» **Page excerpt**:
--- BEGIN ---

# Pandas for CIS 1100

This is an abridged version of the documentation for `pandas`

that should contain most of the functions you will need to use for the course. We will leave out certain information (e.g., additional keyword arguments) that aren’t relevant to the course. For more complete and accurate information, refer to the official documentation.

**A couple notes while reading …**

- Throughout this guide, we will refer to
`pandas`

as`pd`

, a generic`DataFrame`

as`df`

, and a generic`Series`

as`s`

. This is important, as certain functions can only be called at certain levels (library vs.`DataFrame`

vs.`Series`

). - Keyword arguments are optional and will have default values that we show.
- Where relevant, we will provide data types for parameters.
- Remember that most functions will return a
*copy*of the`DataFrame`

/`Series`

rather than modify the existing one.

## Cheat sheet

### Reading in data

Function | Description |
---|---|

`pd.read_csv(filepath, sep=',', index_col=0)` |
Reads in a csv file and turns it into a `DataFrame` . |

### Viewing data

Function | Description |
---|---|

`df.col` |
Accesses the column named `col` in `df` as a `Series` . |

`df['col']` |
Accesses the column named `col` in `df` as a `Series` . |

`df[['col1', 'col2', ...]]` |
Accesses a list of columns (here, `['col1', 'col2', ...]` ) as a `DataFrame` . |

`df.iloc[i]` |
Accesses row `i` in `df` as a `DataFrame` . |

`df[start:stop:step]` |
Accesses the rows `start` (inclusive) to `stop` (exclusive) using step size `step` . |

`df.head(n=5)` |
Shows the first `n` rows. |

`df.tail(n=5)` |
Shows the last `n` rows. |

### Modifying data

Function | Description |
---|---|

`df.rename(columns=None)` |
Renames columns of `df` with a given dictionary mapping old names to new names. |

`df.drop(columns=None)` |
Deletes (drops) the specified columns. |

`df.dropna()` |
Deletes (drops) all rows that have at least one missing value. |

`df.fillna(value=0)` |
Replaces all missing values with `value` . |

### Describing data

Function | Description |
---|---|

`df.shape` |
A tuple of the dimensions of `df` of the form `(num_rows, num_cols)` . |

`df.info()` |
Prints out summary information about a `DataFrame` , including the number of columns, non-null values, and datatypes. |

`df.dtypes` |
A `Series` containing the data type of each column. |

`df.columns` |
A `Series` containing all column labels. |

`df.describe()` |
Generates a `DataFrame` with descriptive statistics (count, mean, standard deviation, median, quartiles, etc.). |

`df.empty` |
A `bool` that indicates whether an entire `DataFrame` (or `Series` ) is empty. |

`df.count()` |
Counts the number of non-null elements in each column. |

`df.value_counts(normalize=False)` |
Counts the number of each value that appears in each column. |

`df.nunique()` |
Counts the number of unique values in each column. |

`df.isna()` |
Checks if each cell in a `DataFrame` is null and returns a boolean index. |

`df.min(axis=0)` |
Finds the minimum of each row or column. |

`df.max(axis=0)` |
Finds the maximum of each row or column. |

`df.std(axis=0)` |
Finds the standard deviation of each row or column. |

`df.mean(axis=0)` |
Finds the mean/average of each row or column. |

`df.median(axis=0)` |
Finds the median of each row or column. |

`df.sum(axis=0)` |
Finds the sum of each row or column. |

### Strings (and other sequences)

--- END ---

Collected data entries
--- BEGIN ---

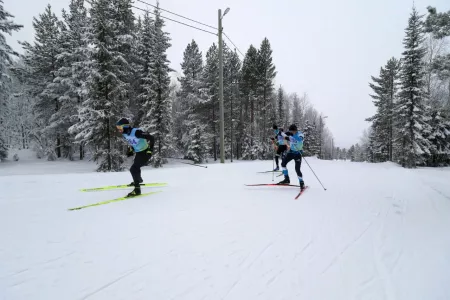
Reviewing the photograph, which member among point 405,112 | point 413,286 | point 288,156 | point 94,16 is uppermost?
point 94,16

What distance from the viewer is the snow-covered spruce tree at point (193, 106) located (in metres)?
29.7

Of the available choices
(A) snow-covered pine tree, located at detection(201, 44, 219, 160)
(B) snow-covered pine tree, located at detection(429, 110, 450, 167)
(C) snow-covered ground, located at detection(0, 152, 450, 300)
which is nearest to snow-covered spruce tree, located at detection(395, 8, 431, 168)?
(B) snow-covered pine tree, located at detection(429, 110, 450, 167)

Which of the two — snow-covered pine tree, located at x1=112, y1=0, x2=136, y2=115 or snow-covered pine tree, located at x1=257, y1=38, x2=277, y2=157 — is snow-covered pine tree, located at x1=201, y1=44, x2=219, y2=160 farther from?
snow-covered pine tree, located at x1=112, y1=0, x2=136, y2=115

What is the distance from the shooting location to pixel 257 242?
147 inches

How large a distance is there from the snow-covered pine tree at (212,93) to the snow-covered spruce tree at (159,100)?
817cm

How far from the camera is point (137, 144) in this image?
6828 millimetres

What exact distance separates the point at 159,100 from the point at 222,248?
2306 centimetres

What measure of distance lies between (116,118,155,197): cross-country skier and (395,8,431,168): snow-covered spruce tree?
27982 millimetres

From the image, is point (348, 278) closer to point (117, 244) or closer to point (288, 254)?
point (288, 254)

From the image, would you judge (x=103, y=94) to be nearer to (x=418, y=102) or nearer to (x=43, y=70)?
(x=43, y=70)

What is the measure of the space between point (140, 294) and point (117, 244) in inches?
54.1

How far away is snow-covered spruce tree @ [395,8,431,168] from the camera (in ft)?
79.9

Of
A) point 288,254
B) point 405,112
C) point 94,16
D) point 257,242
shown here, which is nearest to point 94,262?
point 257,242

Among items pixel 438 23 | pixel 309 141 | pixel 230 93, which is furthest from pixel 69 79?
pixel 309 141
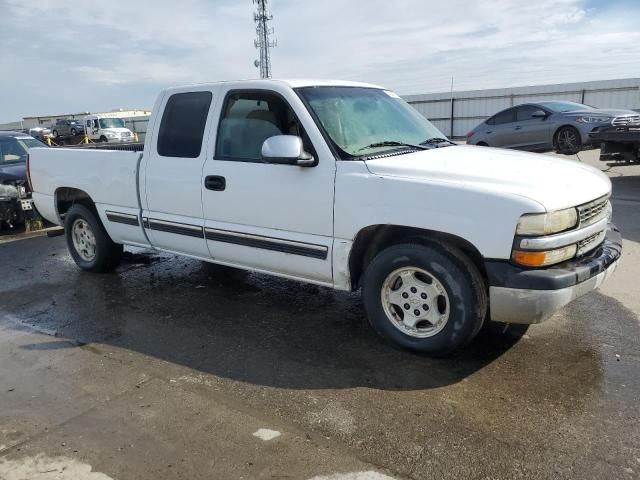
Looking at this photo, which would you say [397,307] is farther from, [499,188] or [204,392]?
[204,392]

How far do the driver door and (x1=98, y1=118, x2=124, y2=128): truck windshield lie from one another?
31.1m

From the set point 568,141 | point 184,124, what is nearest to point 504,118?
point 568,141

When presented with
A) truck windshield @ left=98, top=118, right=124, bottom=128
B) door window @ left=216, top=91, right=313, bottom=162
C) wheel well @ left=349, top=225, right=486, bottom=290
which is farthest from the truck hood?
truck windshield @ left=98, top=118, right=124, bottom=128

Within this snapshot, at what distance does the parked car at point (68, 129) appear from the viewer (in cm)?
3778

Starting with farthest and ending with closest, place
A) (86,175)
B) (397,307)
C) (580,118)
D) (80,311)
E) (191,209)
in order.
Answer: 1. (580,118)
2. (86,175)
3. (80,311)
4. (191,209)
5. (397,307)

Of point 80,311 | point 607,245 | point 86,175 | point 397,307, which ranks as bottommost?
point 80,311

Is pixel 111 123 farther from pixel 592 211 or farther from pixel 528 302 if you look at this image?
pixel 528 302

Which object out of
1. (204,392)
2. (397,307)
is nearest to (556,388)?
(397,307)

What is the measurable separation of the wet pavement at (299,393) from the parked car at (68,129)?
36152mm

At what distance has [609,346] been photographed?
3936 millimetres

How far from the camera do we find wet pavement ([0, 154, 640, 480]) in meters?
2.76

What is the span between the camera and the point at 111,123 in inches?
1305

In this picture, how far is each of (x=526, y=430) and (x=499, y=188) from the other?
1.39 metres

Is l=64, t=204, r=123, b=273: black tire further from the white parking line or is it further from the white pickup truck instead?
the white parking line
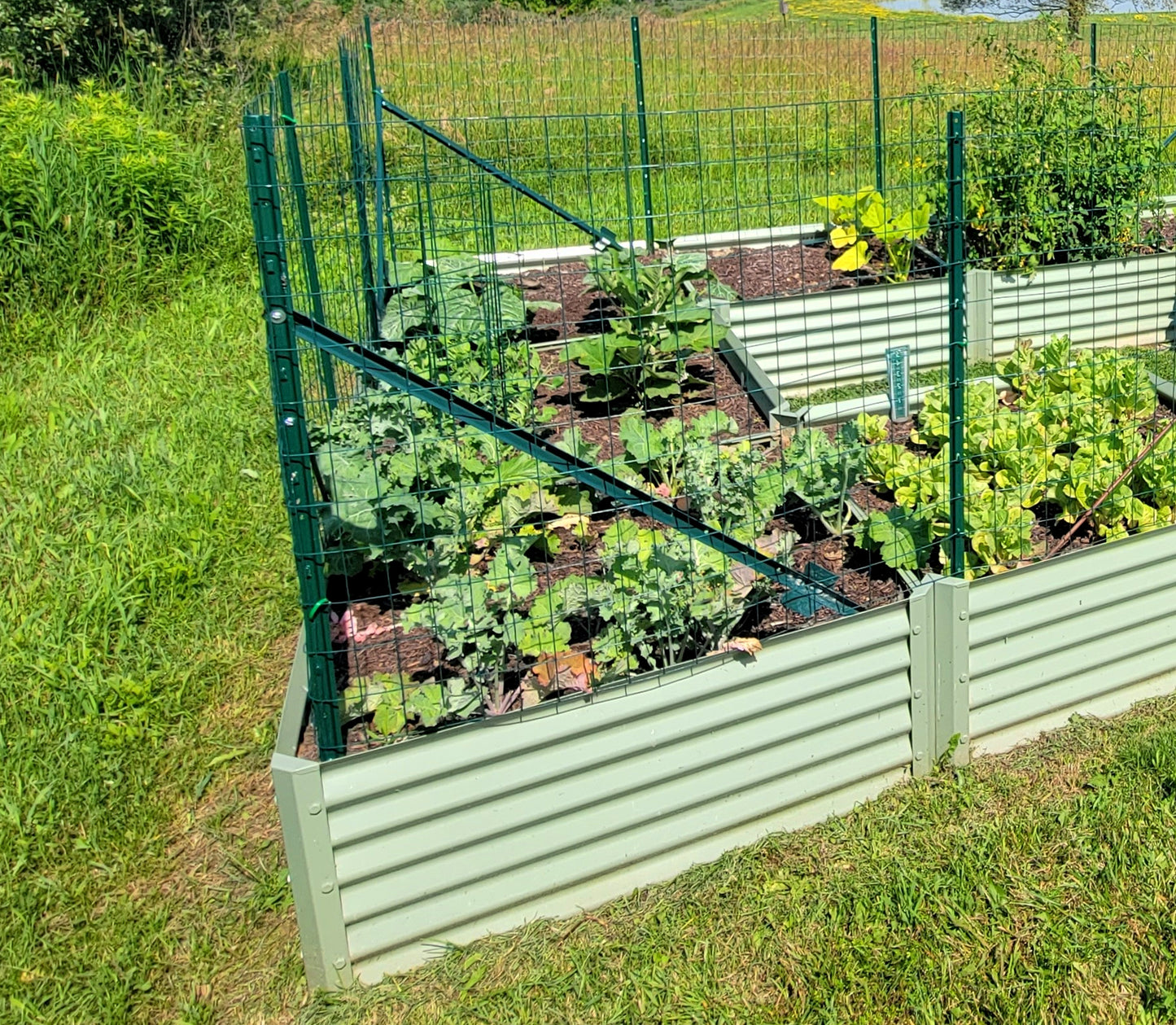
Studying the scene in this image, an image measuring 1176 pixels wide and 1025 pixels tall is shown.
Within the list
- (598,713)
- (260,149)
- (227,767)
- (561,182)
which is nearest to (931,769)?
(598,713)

--- END ---

» **What is asked**:
(1) In the pandas guide, what does `df.dropna()` do?
(2) List every function that the pandas guide gives under the "Modifying data" heading.
(3) Copy the pandas guide word for word from "that should contain" to "the official documentation.".

» **Task-by-task solutions**:
(1) It deletes (drops) all rows that have at least one missing value.

(2)
- `df.rename(columns=None)`
- `df.drop(columns=None)`
- `df.dropna()`
- `df.fillna(value=0)`

(3)
that should contain most of the functions you will need to use for the course. We will leave out certain information (e.g., additional keyword arguments) that aren’t relevant to the course. For more complete and accurate information, refer to the official documentation.